China’s GDP: 5 things to watch before Xi pushes for a third term

China will release its fourth-quarter and full-year gross domestic product growth estimates on Monday, at an important economic and political time for President Xi Jinping, who is seeking a third term. served as head of the Communist Party, army and government.

The party’s politburo last month stressed the importance of stabilizing the economy and financial system, which has been rattled by the downturn in property field. But it shows no intention of abandoning the policies that have led to defaults at Evergrande and other major developers.

Balancing stability and fiscal discipline will test Mr. Xi’s economic team, led by Vice Premier Liu He, in the coming months.

Here are five things to look out for when releasing.

Will quarterly growth be closer to zero or more than 1%?

On a quarterly basis, China’s economy grew only 0.2% in both the first and third quarters of last year and 1.2% in the second quarter.

The quarterly numbers are a much more accurate measure of the health of the economy than the annual headline figures, which have fallen and then rebounded due to the Covid-19 pandemic.

Full-year growth for 2021 will easily exceed the official target of 6%. However, other low quarterly statistics will put pressure on Liu and the central bank he currently controls as the head of the government’s Financial Stability and Development Commission. do more to drive growth.

Does the outlook for the real estate industry continue to deteriorate or is it stable?

Property prices in China’s 70 largest cities fell 0.3 percent in November from October – the biggest monthly drop in nearly six years.

This is in line with Mr. Xi’s pledge to bring “common prosperity“To one of the most unequal countries in the world in terms of wealth distribution.

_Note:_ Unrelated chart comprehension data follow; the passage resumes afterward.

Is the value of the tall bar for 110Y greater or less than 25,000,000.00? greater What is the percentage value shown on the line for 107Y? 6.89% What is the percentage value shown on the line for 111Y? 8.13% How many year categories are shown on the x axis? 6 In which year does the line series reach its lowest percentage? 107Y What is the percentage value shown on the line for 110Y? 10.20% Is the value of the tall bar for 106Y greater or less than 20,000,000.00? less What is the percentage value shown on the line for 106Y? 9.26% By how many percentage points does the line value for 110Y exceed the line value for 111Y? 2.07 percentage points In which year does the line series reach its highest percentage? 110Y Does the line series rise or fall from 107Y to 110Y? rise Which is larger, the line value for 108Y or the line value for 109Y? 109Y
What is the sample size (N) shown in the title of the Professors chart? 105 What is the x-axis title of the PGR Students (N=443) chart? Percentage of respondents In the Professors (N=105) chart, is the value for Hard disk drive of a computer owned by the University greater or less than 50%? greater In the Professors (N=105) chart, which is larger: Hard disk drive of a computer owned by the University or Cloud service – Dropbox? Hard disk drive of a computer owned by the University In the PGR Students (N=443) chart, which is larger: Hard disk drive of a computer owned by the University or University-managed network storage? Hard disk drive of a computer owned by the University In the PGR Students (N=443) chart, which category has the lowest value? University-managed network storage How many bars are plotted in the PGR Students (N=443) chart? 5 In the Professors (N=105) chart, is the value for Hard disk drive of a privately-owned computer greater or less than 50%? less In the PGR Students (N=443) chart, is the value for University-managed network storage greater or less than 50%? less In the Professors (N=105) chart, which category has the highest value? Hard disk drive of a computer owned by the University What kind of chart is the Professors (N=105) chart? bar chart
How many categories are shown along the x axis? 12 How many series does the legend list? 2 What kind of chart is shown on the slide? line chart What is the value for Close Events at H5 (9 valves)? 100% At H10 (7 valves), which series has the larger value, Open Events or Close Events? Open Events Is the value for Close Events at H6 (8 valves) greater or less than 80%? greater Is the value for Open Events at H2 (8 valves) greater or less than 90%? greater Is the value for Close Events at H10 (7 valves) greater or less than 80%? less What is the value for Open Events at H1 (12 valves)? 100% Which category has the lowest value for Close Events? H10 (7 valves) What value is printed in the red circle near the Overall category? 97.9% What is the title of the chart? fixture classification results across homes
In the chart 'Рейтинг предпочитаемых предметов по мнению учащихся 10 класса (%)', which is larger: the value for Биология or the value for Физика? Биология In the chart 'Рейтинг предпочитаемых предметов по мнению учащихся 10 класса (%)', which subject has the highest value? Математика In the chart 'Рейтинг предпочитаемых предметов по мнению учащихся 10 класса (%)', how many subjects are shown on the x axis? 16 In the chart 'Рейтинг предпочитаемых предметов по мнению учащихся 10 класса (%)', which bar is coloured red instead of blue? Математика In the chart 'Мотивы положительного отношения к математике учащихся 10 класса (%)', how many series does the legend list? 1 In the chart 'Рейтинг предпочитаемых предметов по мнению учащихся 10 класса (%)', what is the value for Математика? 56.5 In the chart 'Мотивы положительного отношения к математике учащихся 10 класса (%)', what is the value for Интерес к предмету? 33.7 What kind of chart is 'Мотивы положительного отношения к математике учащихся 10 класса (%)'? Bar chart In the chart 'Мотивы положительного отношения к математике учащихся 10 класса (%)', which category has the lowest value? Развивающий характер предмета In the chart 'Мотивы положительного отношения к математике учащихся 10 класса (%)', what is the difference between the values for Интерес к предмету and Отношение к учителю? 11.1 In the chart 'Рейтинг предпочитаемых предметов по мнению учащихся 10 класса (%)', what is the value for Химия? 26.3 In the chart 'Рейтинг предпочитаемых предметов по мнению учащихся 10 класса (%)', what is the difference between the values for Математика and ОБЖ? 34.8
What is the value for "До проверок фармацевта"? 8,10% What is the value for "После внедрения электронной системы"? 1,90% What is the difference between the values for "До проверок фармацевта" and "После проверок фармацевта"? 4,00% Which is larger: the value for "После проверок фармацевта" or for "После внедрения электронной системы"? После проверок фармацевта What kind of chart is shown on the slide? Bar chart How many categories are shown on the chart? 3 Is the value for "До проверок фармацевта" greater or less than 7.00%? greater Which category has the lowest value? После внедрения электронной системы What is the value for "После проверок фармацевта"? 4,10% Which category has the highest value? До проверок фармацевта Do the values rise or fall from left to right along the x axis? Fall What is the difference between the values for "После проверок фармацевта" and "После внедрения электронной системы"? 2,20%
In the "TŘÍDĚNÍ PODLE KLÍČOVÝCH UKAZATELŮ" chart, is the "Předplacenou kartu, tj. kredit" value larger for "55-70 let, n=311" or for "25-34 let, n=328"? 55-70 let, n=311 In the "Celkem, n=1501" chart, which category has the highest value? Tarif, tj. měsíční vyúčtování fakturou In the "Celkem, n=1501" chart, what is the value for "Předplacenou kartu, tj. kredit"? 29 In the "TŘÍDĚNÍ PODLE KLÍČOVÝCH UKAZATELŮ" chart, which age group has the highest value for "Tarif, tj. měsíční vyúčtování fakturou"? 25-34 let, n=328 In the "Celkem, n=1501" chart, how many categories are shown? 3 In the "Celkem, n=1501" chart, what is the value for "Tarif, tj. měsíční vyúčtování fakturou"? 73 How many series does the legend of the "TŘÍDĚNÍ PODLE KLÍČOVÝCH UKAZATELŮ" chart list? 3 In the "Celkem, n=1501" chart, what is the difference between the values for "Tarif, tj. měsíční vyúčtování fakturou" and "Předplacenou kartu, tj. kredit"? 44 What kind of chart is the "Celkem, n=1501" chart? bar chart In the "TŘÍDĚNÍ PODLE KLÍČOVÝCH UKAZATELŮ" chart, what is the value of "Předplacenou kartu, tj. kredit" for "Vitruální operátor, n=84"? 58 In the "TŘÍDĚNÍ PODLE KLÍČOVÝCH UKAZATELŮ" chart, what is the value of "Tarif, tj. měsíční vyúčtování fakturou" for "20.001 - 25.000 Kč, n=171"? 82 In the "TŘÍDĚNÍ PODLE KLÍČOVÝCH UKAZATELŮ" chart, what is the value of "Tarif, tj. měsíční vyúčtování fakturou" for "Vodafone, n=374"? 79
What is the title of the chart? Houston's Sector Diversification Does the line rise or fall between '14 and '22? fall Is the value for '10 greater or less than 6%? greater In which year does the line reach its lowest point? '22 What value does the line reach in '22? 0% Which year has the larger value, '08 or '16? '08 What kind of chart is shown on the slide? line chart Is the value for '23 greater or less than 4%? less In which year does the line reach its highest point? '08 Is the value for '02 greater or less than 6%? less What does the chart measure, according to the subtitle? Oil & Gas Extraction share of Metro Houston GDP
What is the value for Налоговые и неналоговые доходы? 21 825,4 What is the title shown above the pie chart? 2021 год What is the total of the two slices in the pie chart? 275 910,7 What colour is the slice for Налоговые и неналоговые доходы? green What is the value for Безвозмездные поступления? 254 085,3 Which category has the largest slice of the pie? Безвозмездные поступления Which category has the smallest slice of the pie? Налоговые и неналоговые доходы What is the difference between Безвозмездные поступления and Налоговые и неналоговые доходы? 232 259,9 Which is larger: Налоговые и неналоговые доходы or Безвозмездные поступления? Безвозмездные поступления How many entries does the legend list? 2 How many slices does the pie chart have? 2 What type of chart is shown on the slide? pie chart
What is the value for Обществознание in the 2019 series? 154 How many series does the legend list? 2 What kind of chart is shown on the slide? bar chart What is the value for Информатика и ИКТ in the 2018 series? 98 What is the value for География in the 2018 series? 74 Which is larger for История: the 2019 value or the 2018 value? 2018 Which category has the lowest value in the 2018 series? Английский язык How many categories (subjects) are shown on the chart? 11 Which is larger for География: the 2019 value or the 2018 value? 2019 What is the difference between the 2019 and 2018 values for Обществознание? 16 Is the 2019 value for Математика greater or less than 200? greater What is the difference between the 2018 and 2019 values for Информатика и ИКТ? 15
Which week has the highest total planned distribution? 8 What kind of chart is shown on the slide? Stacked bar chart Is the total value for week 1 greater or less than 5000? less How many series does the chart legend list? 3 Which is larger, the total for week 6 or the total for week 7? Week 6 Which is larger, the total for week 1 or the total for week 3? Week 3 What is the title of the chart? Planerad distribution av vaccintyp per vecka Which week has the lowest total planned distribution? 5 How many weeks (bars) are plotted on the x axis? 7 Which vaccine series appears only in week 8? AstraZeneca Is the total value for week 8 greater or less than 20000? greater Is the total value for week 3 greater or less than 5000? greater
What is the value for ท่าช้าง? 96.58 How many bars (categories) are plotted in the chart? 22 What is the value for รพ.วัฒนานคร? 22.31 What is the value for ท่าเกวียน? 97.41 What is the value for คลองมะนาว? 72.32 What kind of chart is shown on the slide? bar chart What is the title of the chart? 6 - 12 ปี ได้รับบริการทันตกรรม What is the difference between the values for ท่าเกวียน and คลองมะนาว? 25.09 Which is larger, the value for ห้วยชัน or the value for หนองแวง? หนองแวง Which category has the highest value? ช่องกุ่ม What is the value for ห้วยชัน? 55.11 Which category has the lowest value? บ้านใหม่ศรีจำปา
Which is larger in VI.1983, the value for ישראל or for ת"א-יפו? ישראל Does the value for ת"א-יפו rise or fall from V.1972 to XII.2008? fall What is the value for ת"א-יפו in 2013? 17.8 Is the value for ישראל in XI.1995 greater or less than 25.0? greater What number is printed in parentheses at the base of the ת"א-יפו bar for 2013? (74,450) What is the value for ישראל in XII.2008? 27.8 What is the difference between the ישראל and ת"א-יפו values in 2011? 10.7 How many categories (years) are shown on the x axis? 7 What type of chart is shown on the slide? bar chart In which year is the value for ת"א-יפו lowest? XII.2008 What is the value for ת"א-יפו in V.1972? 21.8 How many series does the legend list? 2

But it can also have unintended economic consequences if they fall too quickly.

This industry is estimated to account for more than a quarter of total economic output. Its woes in recent months have been reflected in a slowdown in fixed asset investment, which grew 5.2% year-on-year in the January-November period.

This was slower than expected and much lower than the 7.3% now for September, when it became clear that leverage limits applied to developers in the coming months. 2020 is likely to push Evergrande into default.

Is the party’s zero-Covid strategy sustainable or is it about to incur unacceptable costs to the economy?

China’s export sector has been strong since the coronavirus was effectively brought under control in the first half of 2020. Periodic closures at key manufacturing areas and at major ports to accommodate clusters locality has not affected overall export growth, which has always been strong.

But this could change as the more transmissible Omicron variant risks causing further lockdowns, which coupled with the asset downturn has dampened consumer sentiment. Retail sales grew by just 3.9% in November last year, far below consensus predictions of 4.7% growth.

This week, Xi’an, a provincial capital with a population of 13 million, and two smaller cities are under complete lockdown. Two other major cities, Tianjin and Shenzhen, are enforcing partial lockdowns to facilitate city-wide testing.

However, the party is unlikely to relax its zero-tolerance approach to pandemic control until the party congress – likely to be convened in October or November – formally endorses a third term. by Mr. Xi.

Will increased pressure on the Chinese economy lead to a stronger monetary policy response?

China’s central bank cut its one-year lending prime rate for the first time since April 2020 but only 5 basis points. It also doesn’t change the five-year standard used to value mortgages.

The People’s Bank of China has prioritized the use of targeted reserve rate cuts in an effort to direct credit into favored sectors of the economy, such as agriculture and high-tech manufacturing. , instead of using “flood-like stimulus” that would undermine this bank’s efforts. in recent years to control high debt level.

Will China’s demographic peak come sooner than expected?

The National Bureau of Statistics is likely to release a rough estimate of the country’s 2021 birth rate – or births per 1,000 people. This will drop to 8.5 in 2020 from 10.5 the year before, the first time it has fallen below 10.

China recorded 12 million births, the lowest total in nearly 60 years, in 2020.